Actually, renters are rising up. There are tenants groups pushing for change. For example, Wellington Renters United have put out a guide to local body elections (vote now! 6 days to go) rating every Mayoral candidate on what they’ll do about rental quality and cost, homelessness, and renters’ rights. They have put forward renters’ views on the latest few bit of housing legislation, and are expanding their membership via door-knocking and music (check out yesterday’s Music 101 for coverage of their fundraising gig). In Auckland, the Student Housing Action Group has organised the ‘Rally Against Rent’ and other events to draw attention to issues facing renters. State tenant groups in Maraenui, Pomare and Glen Innes have been protesting state housing redevelopments and social housing reform for the past few years.
Perhaps the key word in Hill Cone’s question is “more”. Why aren’t renters more vocal, or more active? After all, renters make up a third of New Zealand’s households and half the population, but in the conversation about housing, they don’t get half the airtime. It’s one of the questions I looked at in my PhD thesis, and that I’ll be writing more on in the future. Some answers come from looking at New Zealand’s hundred-year history of renter activism. From there, we can learn about some of the key challenges to renter activism – as well as common methods and key achievements.
People may wish to come along to an upcoming seminar in Auckland, organised by the Fabians, which looks at some of these issues.
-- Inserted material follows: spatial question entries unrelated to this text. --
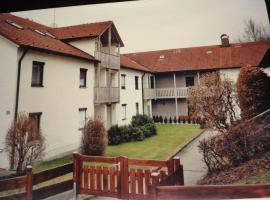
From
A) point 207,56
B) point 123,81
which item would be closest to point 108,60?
point 123,81

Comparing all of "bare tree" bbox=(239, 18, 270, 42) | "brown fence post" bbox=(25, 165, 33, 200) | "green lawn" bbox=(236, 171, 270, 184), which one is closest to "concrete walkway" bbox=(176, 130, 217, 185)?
"green lawn" bbox=(236, 171, 270, 184)

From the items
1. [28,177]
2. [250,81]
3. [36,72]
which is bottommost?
[28,177]

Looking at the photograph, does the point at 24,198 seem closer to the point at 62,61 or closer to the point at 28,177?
the point at 28,177

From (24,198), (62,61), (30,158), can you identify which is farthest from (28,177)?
(62,61)

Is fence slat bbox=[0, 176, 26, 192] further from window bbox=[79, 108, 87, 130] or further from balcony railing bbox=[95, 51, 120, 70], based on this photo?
balcony railing bbox=[95, 51, 120, 70]

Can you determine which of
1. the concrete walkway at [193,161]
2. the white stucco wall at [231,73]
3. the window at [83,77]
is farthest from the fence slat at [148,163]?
the window at [83,77]

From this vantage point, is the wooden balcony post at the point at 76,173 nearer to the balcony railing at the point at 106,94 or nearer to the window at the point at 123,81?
the balcony railing at the point at 106,94
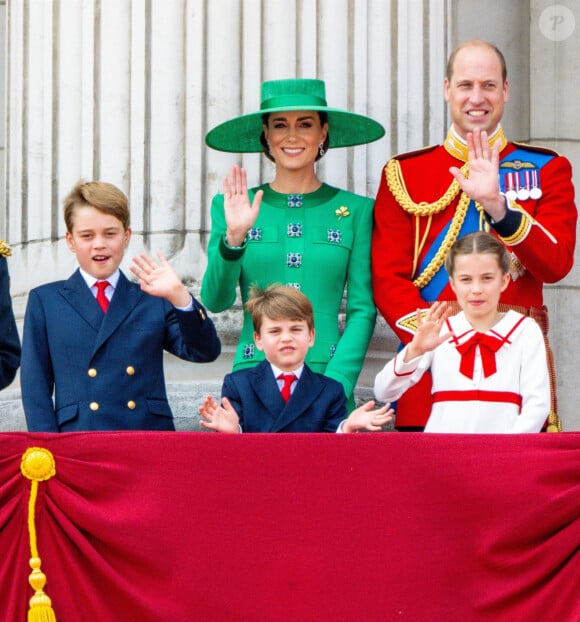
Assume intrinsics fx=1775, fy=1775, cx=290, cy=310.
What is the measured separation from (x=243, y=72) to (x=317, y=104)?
829 millimetres

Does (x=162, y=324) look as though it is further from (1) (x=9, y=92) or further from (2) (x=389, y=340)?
(1) (x=9, y=92)

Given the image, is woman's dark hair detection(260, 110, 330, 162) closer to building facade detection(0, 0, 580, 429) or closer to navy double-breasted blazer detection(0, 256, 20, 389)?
building facade detection(0, 0, 580, 429)

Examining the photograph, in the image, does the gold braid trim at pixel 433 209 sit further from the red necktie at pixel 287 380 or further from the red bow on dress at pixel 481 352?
the red necktie at pixel 287 380

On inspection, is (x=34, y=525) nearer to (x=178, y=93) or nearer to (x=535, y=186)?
(x=535, y=186)

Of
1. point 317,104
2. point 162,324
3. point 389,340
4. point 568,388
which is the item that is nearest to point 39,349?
point 162,324

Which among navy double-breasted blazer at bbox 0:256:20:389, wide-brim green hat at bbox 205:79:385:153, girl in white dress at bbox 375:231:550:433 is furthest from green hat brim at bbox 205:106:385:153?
navy double-breasted blazer at bbox 0:256:20:389

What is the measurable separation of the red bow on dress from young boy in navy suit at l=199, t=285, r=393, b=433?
0.84 ft

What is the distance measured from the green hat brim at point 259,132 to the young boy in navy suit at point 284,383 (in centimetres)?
83

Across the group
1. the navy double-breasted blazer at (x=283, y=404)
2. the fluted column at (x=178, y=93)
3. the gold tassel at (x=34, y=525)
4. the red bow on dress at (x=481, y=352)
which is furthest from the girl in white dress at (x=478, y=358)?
the fluted column at (x=178, y=93)

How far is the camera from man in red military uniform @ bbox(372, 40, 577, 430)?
208 inches

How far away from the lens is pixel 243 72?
6.42 meters

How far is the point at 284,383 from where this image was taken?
505cm

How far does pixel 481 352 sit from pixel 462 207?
75cm

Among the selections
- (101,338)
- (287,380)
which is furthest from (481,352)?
(101,338)
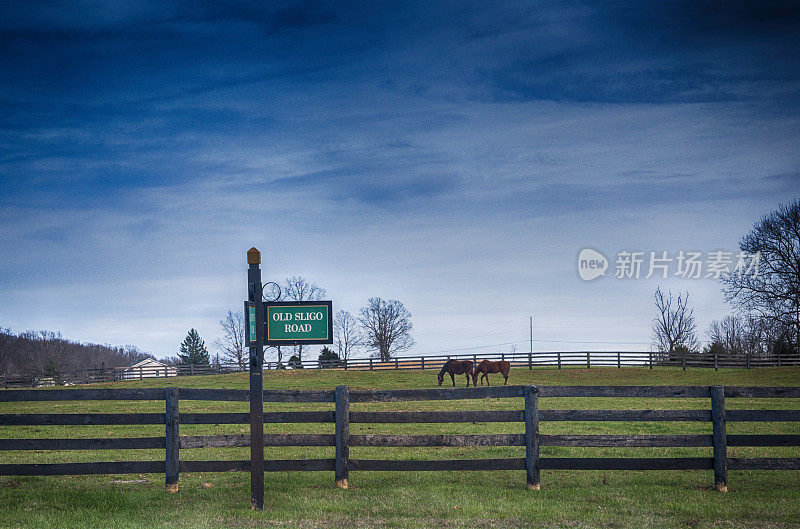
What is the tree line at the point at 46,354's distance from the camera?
116 metres

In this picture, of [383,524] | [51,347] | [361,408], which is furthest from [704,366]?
[51,347]

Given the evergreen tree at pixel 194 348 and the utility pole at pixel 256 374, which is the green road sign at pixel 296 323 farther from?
the evergreen tree at pixel 194 348

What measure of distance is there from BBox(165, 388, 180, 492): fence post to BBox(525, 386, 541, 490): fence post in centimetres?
523

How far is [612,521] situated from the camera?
28.0ft

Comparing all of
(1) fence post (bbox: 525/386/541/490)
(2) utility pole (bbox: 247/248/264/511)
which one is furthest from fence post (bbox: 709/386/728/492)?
(2) utility pole (bbox: 247/248/264/511)

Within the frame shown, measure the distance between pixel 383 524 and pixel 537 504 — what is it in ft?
7.35

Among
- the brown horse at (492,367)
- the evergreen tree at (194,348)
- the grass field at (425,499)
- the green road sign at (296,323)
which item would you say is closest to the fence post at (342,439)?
the grass field at (425,499)

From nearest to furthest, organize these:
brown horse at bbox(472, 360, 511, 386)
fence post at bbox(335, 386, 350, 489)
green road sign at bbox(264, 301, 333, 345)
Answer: green road sign at bbox(264, 301, 333, 345) → fence post at bbox(335, 386, 350, 489) → brown horse at bbox(472, 360, 511, 386)

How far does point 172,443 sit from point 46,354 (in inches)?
5360

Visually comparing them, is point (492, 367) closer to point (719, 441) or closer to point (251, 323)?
point (719, 441)

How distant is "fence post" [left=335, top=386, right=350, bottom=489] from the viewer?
1044 cm

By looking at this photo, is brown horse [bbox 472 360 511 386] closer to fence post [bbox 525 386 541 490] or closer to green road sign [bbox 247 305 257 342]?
fence post [bbox 525 386 541 490]

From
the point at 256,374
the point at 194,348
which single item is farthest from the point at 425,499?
the point at 194,348

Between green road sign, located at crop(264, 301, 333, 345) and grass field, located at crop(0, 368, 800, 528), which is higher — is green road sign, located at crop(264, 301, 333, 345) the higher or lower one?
the higher one
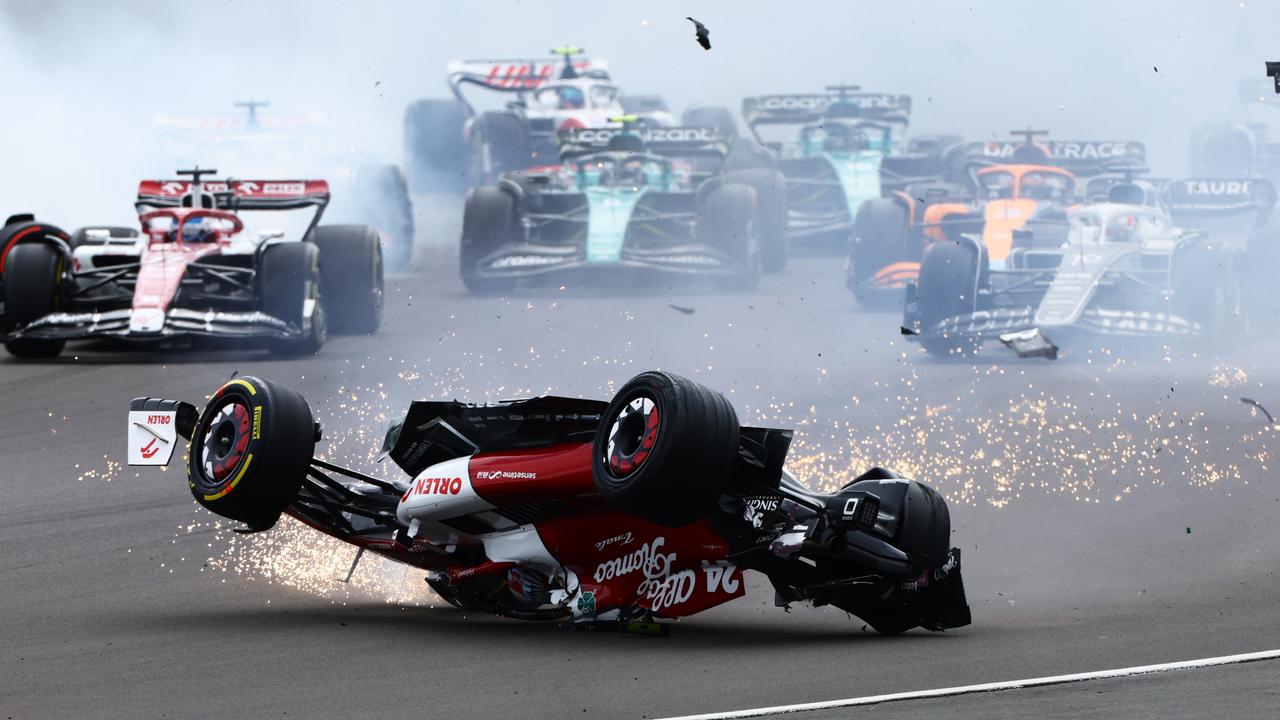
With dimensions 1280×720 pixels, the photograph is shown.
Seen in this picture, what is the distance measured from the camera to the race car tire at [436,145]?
121 feet

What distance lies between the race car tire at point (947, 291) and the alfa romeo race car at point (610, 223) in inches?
238

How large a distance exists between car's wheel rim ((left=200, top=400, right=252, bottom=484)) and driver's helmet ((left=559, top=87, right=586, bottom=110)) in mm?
25556

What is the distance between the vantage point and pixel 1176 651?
681 centimetres

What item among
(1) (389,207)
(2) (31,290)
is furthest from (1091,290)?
(1) (389,207)

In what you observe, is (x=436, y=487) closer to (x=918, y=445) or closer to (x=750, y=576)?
(x=750, y=576)

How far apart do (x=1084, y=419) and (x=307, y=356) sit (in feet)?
24.6

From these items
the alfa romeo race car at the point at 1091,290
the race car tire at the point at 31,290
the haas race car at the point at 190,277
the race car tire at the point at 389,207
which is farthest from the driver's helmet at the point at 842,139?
the race car tire at the point at 31,290

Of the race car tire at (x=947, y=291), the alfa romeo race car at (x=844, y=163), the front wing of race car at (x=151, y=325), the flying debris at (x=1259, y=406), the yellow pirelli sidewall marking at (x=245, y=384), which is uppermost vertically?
the alfa romeo race car at (x=844, y=163)

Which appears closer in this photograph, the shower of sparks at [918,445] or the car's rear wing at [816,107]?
the shower of sparks at [918,445]

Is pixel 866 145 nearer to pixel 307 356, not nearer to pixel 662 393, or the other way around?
pixel 307 356

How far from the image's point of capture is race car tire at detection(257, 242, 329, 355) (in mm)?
17156

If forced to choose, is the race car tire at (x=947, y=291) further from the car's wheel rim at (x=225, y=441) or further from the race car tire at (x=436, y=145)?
the race car tire at (x=436, y=145)

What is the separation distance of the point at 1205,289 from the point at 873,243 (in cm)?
561

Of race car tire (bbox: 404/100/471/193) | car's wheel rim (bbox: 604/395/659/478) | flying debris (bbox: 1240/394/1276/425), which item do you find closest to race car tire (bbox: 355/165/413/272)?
race car tire (bbox: 404/100/471/193)
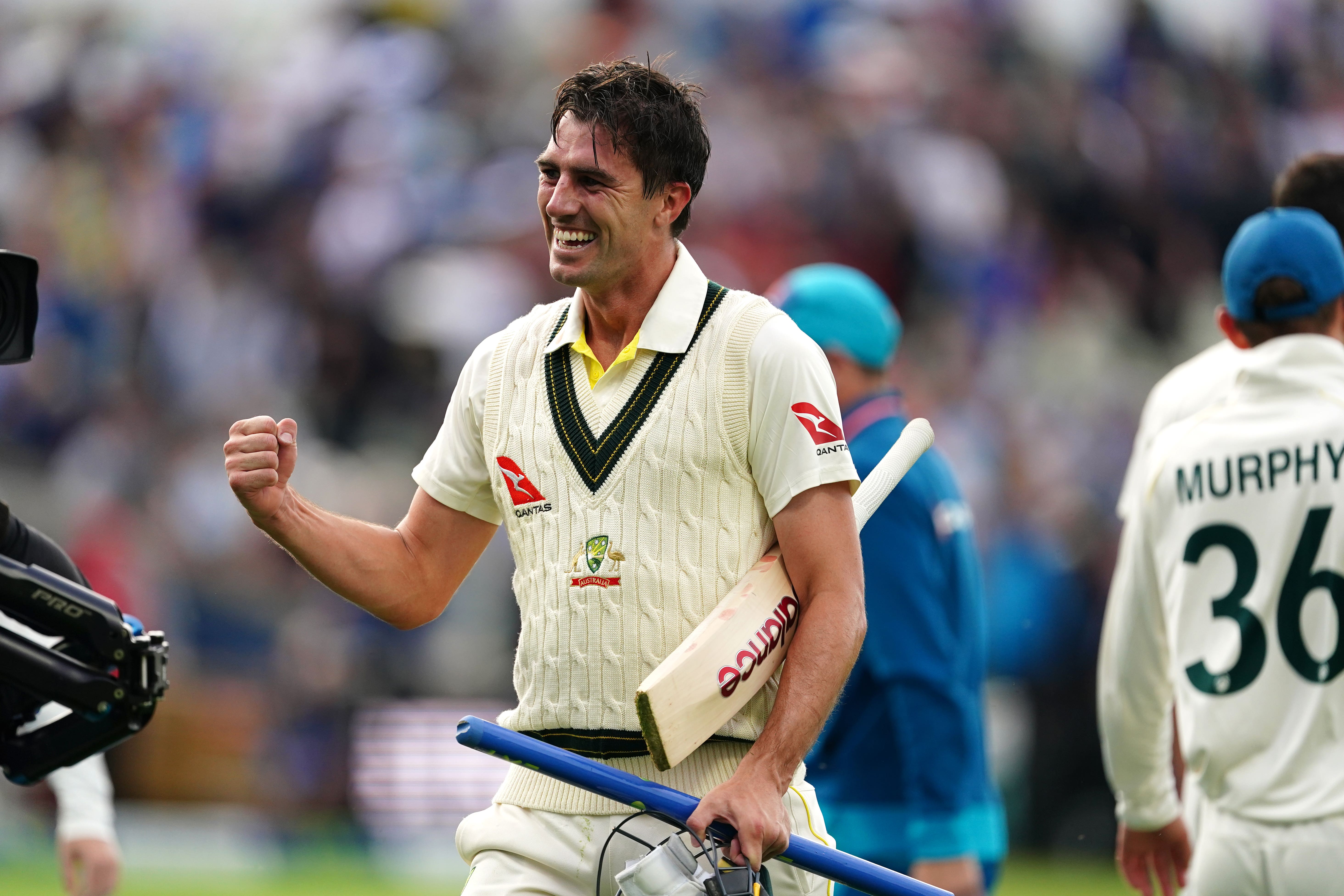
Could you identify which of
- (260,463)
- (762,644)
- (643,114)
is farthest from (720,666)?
(643,114)

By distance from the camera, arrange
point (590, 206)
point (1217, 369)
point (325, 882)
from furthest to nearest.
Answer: point (325, 882) → point (1217, 369) → point (590, 206)

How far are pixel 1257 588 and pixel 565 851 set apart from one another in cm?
199

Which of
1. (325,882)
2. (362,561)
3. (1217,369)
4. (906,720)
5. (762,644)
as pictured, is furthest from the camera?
(325,882)

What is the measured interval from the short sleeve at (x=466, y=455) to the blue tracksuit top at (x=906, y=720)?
149 centimetres

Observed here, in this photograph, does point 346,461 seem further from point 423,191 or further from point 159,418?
point 423,191

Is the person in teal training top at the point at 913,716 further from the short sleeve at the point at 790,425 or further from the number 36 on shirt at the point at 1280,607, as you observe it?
the short sleeve at the point at 790,425

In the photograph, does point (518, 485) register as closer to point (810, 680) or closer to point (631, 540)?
point (631, 540)

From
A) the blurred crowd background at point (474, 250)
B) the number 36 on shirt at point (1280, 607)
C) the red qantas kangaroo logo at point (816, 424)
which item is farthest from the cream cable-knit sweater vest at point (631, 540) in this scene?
the blurred crowd background at point (474, 250)

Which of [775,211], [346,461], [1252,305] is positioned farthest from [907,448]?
[775,211]

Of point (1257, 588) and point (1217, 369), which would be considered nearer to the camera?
point (1257, 588)

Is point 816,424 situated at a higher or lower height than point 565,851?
higher

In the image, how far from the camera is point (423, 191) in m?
13.1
I’ll be talking about the history of New Zealand renter activism, touching on some of the groups active today. Milo West, of Save Our Homes, will be presenting on her recent trip to the United States, where she met with a number of housing activist groups and learned about some of their achievements and challenges. We’ll discuss what renters in New Zealand today can learn from the past and from the American experience.